* _Source excerpt_
:::
Windows offers developers the ability to monitor certain events with the installation of hooks by using the SetWindowsHookEx function. While this function is very common in the monitoring of keystrokes for keylogger functionality, it can also be used to inject DLLs. The following code demonstrates DLL injection into itself:

int main() {
    HMODULE hMod = ::LoadLibrary(DLL_PATH);
    HOOKPROC lpfn = (HOOKPROC)::GetProcAddress(hMod, "Demo");
    HHOOK hHook = ::SetWindowsHookEx(WH_GETMESSAGE, lpfn, hMod, ::GetCurrentThreadId());
    ::PostThreadMessageW(::GetCurrentThreadId(), WM_RBUTTONDOWN, (WPARAM)0, (LPARAM)0);

    // message queue to capture events
    MSG msg;
    while (::GetMessage(&msg, nullptr, 0, 0) > 0) {
        ::TranslateMessage(&msg);
        ::DispatchMessage(&msg);
    }
    
    return 0;
}

SetWindowsHookEx defined by MSDN as:

HHOOK WINAPI SetWindowsHookEx(
    _In_ int       idHook,
    _In_ HOOKPROC  lpfn,
    _In_ HINSTANCE hMod,
    _In_ DWORD     dwThreadId
);

takes a HOOKPROC parameter which is a user-defined callback subroutine that is executed when the specific hook event is trigged. In this case, the event is WH_GETMESSAGE which deals with messages in the message queue. The code initially loads the DLL into its own virtual process space and the exported Demo function’s address is obtained and defined as the callback function in the call to SetWindowsHookEx. To force the callback function to execute, PostThreadMessage is called with the message WM_RBUTTONDOWN which will trigger the WH_GETMESSAGE hook and thus the message box will be displayed.
:::
* _Challenge A_
Retype the SetWindowsHookEx passage between "takes a HOOKPROC" and "will be displayed.", inclusive.
* _Challenge B_
Translate this sentence from the SetWindowsHookEx passage into Spanish: "In this case, the event is WH_GETMESSAGE which deals with messages in the message queue."
Rely only on the SetWindowsHookEx passage.

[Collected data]
:::
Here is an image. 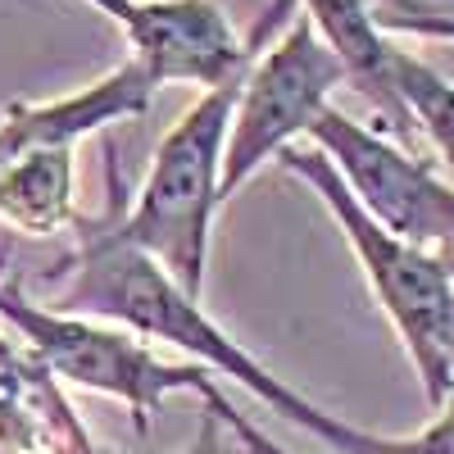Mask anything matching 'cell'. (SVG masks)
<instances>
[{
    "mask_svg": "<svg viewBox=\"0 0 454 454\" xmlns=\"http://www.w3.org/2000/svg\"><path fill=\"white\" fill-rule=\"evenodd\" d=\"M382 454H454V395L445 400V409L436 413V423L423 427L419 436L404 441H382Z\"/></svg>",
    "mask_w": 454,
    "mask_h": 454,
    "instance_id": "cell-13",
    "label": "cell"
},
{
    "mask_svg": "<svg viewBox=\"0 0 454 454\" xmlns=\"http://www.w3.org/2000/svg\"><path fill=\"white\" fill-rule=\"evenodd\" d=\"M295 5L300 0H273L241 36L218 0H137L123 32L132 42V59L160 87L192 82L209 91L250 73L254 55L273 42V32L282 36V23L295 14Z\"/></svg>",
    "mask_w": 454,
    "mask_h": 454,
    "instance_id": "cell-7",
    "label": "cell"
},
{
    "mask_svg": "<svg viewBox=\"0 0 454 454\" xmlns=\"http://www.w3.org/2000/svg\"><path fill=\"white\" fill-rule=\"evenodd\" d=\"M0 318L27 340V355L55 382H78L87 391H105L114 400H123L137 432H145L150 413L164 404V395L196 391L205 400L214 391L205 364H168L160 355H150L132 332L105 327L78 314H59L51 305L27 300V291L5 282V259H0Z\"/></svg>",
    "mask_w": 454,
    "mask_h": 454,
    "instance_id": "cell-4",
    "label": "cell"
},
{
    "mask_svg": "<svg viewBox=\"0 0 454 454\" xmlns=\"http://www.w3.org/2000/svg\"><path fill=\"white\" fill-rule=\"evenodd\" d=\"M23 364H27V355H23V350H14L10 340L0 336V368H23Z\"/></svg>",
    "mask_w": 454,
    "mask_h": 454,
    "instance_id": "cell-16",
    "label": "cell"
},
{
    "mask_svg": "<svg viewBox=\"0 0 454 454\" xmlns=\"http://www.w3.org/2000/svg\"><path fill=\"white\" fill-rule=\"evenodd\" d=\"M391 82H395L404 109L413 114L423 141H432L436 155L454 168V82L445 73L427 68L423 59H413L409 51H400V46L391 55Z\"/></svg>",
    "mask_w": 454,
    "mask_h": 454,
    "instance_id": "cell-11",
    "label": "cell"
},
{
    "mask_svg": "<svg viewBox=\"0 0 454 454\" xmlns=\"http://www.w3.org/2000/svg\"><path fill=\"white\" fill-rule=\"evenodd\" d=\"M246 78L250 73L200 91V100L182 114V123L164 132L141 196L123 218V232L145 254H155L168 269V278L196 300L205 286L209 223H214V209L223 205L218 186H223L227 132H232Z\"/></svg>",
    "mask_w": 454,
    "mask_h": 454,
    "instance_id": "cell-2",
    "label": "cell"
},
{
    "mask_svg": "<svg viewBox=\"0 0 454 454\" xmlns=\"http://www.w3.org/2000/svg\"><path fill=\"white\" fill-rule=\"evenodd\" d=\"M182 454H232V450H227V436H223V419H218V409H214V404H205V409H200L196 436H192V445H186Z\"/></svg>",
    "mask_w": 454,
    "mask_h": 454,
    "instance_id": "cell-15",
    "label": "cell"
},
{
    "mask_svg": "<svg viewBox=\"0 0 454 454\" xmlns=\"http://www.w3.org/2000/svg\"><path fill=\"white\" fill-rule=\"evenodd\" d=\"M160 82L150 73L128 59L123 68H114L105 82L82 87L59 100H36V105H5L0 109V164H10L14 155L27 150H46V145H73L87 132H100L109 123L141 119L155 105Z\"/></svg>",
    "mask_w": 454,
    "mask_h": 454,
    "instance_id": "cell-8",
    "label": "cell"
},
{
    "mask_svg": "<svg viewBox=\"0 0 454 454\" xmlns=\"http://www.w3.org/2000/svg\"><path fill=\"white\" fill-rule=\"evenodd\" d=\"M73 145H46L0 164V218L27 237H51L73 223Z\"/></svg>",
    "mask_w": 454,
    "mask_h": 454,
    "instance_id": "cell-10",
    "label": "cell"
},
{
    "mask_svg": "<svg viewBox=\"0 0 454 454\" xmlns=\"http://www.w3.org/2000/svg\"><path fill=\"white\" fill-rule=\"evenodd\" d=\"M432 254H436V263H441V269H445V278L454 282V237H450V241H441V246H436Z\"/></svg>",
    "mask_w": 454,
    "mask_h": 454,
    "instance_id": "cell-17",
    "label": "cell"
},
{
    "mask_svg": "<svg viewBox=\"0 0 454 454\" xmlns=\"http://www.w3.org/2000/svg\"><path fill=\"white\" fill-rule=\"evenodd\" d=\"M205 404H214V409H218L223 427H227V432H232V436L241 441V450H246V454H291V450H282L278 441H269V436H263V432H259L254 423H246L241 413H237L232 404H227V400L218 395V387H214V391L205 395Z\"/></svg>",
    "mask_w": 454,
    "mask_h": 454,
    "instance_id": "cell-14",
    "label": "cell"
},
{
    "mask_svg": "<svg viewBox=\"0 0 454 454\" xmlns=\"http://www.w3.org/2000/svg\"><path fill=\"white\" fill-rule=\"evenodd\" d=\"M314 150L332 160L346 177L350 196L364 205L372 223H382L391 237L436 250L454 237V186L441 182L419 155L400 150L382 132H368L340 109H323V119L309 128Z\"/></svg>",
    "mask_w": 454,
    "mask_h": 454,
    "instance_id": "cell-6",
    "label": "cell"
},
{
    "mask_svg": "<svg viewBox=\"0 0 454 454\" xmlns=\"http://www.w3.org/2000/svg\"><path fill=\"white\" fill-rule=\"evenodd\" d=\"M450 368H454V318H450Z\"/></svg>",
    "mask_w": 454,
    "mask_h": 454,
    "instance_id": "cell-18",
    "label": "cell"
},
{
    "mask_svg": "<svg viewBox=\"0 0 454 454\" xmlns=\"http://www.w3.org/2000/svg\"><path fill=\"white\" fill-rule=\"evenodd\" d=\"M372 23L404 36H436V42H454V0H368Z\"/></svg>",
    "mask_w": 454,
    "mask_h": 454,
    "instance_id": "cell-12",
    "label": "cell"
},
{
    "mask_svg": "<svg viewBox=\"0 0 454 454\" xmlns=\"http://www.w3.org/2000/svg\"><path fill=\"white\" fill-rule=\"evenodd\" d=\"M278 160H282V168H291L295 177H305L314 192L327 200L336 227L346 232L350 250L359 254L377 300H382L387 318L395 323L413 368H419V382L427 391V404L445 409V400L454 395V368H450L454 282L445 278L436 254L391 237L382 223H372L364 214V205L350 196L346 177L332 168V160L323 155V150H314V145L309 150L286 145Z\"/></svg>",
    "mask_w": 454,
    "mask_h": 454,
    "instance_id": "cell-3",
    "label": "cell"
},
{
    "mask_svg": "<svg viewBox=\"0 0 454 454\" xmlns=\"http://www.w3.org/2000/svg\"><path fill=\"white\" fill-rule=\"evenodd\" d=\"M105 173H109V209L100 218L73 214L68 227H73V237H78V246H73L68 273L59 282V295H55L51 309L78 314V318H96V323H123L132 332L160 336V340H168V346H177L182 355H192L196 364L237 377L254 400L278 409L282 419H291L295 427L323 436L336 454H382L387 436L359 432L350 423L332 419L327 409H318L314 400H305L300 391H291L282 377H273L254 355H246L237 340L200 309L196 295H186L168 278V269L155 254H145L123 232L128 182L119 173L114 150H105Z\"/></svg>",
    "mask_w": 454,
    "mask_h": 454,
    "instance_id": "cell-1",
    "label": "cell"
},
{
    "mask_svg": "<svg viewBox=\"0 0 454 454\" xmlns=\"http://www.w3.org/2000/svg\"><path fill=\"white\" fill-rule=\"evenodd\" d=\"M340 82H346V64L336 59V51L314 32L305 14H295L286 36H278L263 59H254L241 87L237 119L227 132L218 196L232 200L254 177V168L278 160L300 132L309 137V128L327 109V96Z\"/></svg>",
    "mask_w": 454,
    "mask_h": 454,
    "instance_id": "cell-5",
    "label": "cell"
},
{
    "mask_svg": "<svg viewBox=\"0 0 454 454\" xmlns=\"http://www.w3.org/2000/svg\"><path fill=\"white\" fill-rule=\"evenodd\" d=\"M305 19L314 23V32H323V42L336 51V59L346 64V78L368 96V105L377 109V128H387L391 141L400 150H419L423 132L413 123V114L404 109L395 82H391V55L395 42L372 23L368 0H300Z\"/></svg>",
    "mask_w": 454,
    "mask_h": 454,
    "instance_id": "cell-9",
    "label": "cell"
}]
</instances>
:::
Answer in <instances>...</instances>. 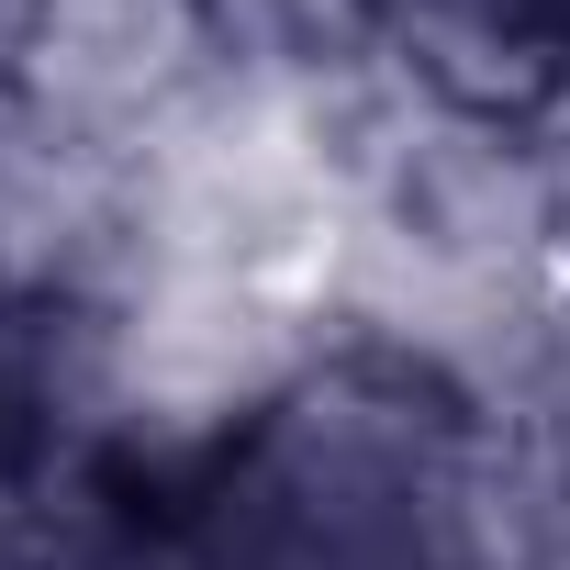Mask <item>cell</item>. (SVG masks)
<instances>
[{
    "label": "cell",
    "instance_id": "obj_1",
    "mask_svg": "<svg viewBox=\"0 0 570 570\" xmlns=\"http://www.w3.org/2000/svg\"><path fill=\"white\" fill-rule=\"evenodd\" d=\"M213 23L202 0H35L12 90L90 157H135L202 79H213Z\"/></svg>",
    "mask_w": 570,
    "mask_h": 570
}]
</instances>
:::
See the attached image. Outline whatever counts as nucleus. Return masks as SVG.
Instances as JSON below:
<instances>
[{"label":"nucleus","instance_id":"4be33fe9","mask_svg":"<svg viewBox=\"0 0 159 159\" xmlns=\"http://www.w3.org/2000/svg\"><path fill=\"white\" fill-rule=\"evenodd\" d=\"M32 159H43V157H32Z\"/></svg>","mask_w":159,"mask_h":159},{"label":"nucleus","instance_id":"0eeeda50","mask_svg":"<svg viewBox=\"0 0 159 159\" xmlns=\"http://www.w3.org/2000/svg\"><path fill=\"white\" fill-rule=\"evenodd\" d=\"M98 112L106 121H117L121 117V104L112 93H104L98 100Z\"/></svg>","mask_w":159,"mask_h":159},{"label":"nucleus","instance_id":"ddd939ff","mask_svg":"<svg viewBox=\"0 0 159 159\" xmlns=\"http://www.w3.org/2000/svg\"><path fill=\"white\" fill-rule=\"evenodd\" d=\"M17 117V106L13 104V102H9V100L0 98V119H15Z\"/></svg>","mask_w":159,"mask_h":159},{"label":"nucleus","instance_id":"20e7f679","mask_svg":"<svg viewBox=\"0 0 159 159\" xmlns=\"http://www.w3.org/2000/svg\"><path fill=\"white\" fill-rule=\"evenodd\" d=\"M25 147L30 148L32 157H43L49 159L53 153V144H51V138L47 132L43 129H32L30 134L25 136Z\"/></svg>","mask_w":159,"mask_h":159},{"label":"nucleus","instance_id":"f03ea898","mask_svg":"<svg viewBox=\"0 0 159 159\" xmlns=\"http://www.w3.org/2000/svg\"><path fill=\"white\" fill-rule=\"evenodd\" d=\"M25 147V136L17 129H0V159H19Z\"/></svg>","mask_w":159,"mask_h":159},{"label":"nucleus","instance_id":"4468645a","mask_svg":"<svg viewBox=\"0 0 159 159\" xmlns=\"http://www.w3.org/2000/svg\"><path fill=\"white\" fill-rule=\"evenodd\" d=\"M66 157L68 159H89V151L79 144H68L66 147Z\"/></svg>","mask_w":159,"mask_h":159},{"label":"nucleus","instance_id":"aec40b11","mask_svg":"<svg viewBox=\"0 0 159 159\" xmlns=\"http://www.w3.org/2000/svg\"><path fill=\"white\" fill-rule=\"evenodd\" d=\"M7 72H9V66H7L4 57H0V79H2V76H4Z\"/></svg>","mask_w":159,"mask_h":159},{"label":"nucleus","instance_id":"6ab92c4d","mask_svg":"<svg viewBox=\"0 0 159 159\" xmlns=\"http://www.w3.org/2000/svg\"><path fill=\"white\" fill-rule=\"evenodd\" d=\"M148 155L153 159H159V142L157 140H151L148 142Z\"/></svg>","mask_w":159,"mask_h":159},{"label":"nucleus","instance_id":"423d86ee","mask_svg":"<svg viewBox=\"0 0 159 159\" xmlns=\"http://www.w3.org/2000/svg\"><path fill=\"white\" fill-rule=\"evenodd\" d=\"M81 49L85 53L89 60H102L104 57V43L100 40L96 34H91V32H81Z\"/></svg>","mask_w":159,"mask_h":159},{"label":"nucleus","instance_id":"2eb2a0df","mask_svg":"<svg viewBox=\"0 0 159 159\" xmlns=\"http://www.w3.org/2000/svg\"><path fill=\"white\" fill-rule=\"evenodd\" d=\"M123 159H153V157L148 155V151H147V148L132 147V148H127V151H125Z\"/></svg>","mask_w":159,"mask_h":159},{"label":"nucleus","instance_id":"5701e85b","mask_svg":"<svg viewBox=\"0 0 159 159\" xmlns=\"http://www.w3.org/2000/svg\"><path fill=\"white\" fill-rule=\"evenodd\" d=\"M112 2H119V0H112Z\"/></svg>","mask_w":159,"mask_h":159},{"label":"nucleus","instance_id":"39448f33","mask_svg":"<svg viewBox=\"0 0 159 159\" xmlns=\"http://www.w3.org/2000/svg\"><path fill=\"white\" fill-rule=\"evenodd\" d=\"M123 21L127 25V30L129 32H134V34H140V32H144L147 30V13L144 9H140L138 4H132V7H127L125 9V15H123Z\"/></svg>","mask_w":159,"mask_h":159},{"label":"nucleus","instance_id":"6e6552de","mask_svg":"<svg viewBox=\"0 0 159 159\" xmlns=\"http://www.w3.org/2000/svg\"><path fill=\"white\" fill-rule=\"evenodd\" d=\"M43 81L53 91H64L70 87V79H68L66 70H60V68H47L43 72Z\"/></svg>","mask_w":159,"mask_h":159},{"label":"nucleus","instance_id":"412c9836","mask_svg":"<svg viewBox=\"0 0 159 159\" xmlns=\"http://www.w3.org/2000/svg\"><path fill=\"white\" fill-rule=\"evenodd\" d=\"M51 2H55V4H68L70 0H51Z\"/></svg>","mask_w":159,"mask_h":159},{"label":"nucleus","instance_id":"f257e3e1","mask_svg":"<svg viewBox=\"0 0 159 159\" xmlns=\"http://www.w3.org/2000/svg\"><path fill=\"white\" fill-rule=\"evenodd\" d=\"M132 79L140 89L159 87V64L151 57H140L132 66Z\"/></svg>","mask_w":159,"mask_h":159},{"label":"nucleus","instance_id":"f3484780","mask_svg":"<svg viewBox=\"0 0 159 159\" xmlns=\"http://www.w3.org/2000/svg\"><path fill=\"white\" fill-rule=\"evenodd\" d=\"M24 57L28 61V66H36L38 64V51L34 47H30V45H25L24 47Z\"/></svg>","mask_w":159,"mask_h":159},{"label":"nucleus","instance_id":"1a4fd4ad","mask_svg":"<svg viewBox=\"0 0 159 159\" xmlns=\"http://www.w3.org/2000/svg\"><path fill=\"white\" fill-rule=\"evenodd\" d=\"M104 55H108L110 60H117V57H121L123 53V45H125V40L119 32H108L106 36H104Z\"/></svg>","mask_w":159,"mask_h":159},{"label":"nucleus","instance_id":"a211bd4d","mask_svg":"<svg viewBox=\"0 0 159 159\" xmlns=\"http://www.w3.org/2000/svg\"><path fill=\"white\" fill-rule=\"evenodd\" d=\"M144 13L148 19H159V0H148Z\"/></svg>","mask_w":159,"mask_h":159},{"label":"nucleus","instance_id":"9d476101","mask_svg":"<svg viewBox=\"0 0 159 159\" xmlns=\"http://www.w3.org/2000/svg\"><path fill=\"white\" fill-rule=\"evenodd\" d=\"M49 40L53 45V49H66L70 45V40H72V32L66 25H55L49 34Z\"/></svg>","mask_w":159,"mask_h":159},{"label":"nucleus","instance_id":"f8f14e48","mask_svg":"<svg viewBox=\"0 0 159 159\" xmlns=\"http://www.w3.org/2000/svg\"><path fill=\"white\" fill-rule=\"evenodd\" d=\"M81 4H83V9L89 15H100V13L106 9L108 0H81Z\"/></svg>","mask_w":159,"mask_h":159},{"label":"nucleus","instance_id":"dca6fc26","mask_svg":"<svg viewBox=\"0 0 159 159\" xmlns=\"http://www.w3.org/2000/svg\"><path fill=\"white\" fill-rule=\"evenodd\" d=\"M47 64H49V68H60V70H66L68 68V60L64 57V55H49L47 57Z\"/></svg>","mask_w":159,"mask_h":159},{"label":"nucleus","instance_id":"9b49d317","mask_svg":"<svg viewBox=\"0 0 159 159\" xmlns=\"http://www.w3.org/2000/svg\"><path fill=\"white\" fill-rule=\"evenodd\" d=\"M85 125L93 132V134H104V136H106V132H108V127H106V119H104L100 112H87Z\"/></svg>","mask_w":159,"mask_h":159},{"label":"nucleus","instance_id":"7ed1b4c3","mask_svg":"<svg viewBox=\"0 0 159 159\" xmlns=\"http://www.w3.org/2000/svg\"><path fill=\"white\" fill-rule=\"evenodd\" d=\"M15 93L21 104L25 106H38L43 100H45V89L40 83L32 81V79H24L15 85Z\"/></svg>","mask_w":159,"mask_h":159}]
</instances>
:::
* _Output A_
takes a HOOKPROC parameter which is a user-defined callback subroutine that is executed when the specific hook event is trigged. In this case, the event is WH_GETMESSAGE which deals with messages in the message queue. The code initially loads the DLL into its own virtual process space and the exported Demo function’s address is obtained and defined as the callback function in the call to SetWindowsHookEx. To force the callback function to execute, PostThreadMessage is called with the message WM_RBUTTONDOWN which will trigger the WH_GETMESSAGE hook and thus the message box will be displayed.

* _Output B_
En este caso, el evento es WH_GETMESSAGE, que se ocupa de los mensajes de la cola de mensajes.